▸ **EXERCISE AIM**: A verbatim copy of the records is required, with all pictures left out.

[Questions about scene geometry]

* * * * *

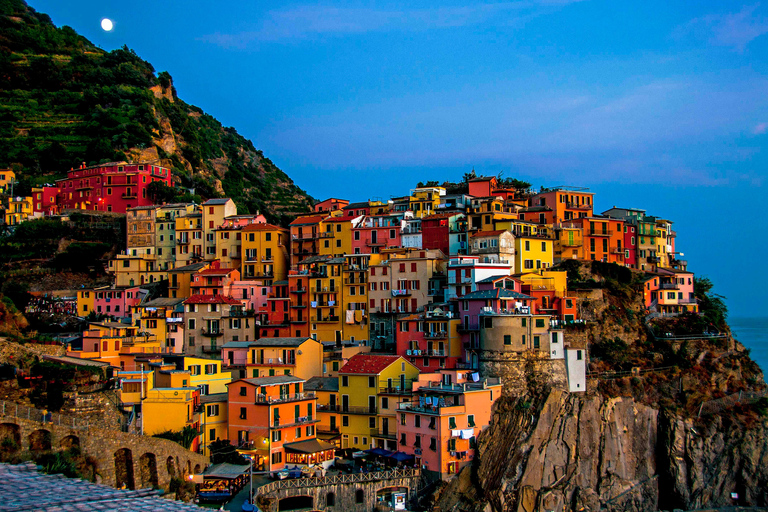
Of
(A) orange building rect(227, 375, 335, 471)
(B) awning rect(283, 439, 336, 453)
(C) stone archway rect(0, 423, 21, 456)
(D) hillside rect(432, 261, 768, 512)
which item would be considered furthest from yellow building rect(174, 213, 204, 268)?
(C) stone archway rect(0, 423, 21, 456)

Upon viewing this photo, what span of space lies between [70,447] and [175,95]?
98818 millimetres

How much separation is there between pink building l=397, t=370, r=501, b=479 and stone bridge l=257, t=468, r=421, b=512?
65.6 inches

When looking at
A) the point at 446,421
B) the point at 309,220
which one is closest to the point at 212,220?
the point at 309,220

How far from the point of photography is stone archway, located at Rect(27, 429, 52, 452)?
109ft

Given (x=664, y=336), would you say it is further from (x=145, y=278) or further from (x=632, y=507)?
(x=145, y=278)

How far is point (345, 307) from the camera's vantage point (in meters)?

* * * * *

▸ **SOLUTION TO THIS TASK**:
Of
(A) orange building rect(227, 375, 335, 471)
(B) awning rect(283, 439, 336, 453)
(C) stone archway rect(0, 423, 21, 456)
(D) hillside rect(432, 261, 768, 512)
which item would be considered furthest from yellow building rect(174, 213, 204, 268)?
(C) stone archway rect(0, 423, 21, 456)

Upon viewing this photo, what span of space lies between [70,447] and [175,95]?
98818 millimetres

How much separation is there between pink building l=397, t=370, r=501, b=479 and stone bridge l=257, t=468, r=421, b=512?
65.6 inches

When looking at
A) the point at 446,421
B) the point at 309,220
which one is closest to the point at 212,220?
the point at 309,220

How far from the point of photography is stone archway, located at Rect(27, 429, 52, 452)?
109ft

Given (x=664, y=336), would you say it is further from (x=145, y=278) or further from (x=632, y=507)?
(x=145, y=278)

How far is point (345, 307) from the camera's vantage point (in meters)?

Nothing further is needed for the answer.